▶ _WORK TO COMPLETE_:
(A) In the mailing-list thread about the unexpected EXPLAIN result with a subselect, which key does EXPLAIN show when the subquery is run on its own?
(B) Extend the mailing-list thread about the unexpected EXPLAIN result with a subselect, picking up after its final sentence.

▶ _GIVEN TEXT_:
┌──
List:General Discussion« Previous MessageNext Message »
From:Michael Stassen Date:September 14 2005 3:21pm
Subject:Re: unexpected EXPLAIN result with subselect
View as plain text  
Matthias Pigulla wrote:
> Hi all,
> 
> can someone explain me why this query gets executed the way it is? I
> simplified it as much as possible and think it's a conceptual/logical
> thing, so I'll omit - at least for now - the table definitions and
> sample data for brevity.
> 
> -- "Superquery"
> EXPLAIN SELECT t1.id, t1.name
> FROM document AS t1
> WHERE t1.id
> IN (
> 	-- "Subquery"
> 	SELECT DISTINCT data_id
> 	FROM wfd_reference
> 	WHERE wfd_field_id =699
> 	AND ref_data_id
> 	IN ( 171 )
> )
> 
> This gives:
> 
> *************************** 1. row ***************************
>            id: 1
>   select_type: PRIMARY
>         table: t1
>          type: ALL
> possible_keys: NULL
>           key: NULL
>       key_len: NULL
>           ref: NULL
>          rows: 277
>         Extra: Using where
> *************************** 2. row ***************************
>            id: 2
>   select_type: DEPENDENT SUBQUERY
>         table: wfd_reference
>          type: ref
> possible_keys: field_data,test
>           key: field_data
>       key_len: 4
>           ref: const,func
>          rows: 4
>         Extra: Using where; Using temporary
> 
> However - why do we need the *dependent* subquery at all? The subquery
> can be executed on its own, as it does not depend on any information of
> the "superquery".
> 
> EXPLAIN SELECT DISTINCT data_id
> FROM wfd_reference
> WHERE wfd_field_id =699
> AND ref_data_id
> IN ( 171 ) 
> 
> *************************** 1. row ***************************
>            id: 1
>   select_type: SIMPLE
>         table: wfd_reference
>          type: ref
> possible_keys: field_data,test
>           key: test
>       key_len: 4
>           ref: const,const
>          rows: 9
>         Extra: Using where; Using temporary
> 
> Now if I just take the result of this query, concat the data_ids on the
> application level and build the superquery as follows:
> 
> -- "two-staged superquery variant"
> EXPLAIN SELECT t1.id, t1.name
> FROM document AS t1
> WHERE t1.id
> IN (
> 32, 31, 30, 53, 56, 57, 58, 59, 60, 111
> )
> 
> *************************** 1. row ***************************
>            id: 1
>   select_type: SIMPLE
>         table: t1
>          type: range
> possible_keys: PRIMARY
>           key: PRIMARY
>       key_len: 2
>           ref: NULL
>          rows: 10
>         Extra: Using where
> 
> the results seem to be much better. 
> 
> I was afraid of the dependent subquery for the "ALL" scan of t1, as t1
> will become huge. OTOH, the subquery will be very restrictive: The
> number of data_ids will always be very small, at least compared to the
> number of rows in t1.
└──
▶ _ENTRIES SUPPLIED_:
┌──
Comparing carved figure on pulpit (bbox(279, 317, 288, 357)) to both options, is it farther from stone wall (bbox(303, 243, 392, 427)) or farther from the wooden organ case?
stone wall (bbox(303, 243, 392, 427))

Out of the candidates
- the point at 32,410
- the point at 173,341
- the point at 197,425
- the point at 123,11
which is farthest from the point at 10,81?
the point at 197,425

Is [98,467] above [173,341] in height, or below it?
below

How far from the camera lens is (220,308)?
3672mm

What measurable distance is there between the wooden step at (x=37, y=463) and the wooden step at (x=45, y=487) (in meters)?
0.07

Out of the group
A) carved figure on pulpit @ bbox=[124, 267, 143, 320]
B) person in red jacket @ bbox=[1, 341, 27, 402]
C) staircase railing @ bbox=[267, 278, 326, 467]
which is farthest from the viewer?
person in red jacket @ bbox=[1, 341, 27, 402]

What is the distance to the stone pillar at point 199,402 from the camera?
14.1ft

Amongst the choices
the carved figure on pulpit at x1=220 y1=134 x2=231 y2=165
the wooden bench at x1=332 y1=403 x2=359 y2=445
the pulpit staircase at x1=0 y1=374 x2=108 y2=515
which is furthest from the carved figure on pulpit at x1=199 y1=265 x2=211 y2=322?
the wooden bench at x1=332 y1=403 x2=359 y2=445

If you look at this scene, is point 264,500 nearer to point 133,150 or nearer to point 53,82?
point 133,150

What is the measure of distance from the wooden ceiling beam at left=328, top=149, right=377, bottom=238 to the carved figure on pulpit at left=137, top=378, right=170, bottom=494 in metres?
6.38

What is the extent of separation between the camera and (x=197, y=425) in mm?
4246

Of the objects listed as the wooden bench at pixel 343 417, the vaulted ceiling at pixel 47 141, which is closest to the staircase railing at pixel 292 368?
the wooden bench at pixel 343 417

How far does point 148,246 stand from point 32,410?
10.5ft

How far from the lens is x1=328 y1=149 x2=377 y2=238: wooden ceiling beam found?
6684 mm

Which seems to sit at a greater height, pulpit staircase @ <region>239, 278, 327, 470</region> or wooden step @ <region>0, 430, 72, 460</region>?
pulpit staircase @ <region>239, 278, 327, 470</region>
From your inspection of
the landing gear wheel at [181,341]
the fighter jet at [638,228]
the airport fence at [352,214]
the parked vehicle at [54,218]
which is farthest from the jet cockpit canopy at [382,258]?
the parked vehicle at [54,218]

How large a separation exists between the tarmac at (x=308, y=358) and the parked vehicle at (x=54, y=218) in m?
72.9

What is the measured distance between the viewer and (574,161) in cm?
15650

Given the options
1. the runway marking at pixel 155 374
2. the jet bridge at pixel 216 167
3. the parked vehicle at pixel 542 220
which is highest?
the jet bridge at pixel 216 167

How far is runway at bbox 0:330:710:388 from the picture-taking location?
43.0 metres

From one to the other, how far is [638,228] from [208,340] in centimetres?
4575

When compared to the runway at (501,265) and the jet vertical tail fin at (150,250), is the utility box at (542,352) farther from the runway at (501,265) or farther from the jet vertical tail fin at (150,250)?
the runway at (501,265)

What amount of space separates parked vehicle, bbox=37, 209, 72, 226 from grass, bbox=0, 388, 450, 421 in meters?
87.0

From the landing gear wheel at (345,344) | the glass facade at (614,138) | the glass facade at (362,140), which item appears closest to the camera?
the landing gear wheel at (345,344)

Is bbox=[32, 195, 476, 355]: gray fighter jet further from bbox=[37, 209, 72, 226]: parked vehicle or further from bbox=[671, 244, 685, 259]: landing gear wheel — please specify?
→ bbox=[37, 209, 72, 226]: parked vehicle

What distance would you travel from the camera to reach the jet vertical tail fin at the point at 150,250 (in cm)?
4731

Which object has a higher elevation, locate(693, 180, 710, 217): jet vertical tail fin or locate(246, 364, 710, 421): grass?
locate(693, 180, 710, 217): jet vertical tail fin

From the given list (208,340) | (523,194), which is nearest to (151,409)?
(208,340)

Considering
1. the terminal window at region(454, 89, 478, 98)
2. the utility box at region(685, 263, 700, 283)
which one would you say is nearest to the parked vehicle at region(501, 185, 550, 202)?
└──
▶ _EXERCISE RESULTS_:
(A) test

(B)
> 
> Are there any non-obvious reasons for the behaviour described above? Is
> that something that cannot be optimized right now? Am I too
> short-sighted with my "optimization" approach?
> 
> Thanks a lot,
> Matthias

As others have already pointed out, mysql often doesn't optimize subqueries 
properly, and fixing that doesn't seem to be a high priority right now. 
Subqueries are relatively new in mysql, so it probably shouldn't be 
surprising that they aren't optimized as well as other things.  Fortunately, 
most subqueries can be rewritten as joins 
<http://dev.mysql.com/doc/mysql/en/rewriting-subqueries.html>, which mysql 
does a good job of optimizing.

I believe your query is equivalent to

   SELECT DISTINCT t1.id, t1.name
   FROM document AS t1
   JOIN wfd_reference AS wfd ON t1.id = wfd.data_id
   WHERE wfd.wfd_field_id = 699
     AND wfd.ref_data_id IN (171);

which should perform better than the (incorrectly) dependent subquery, 
because it will be properly optimized.  Mysql will use the 'test' index in 
wfd_reference to pick the rows which match the conditions, then use t1's 
primary key to get the corresponding rows from t1.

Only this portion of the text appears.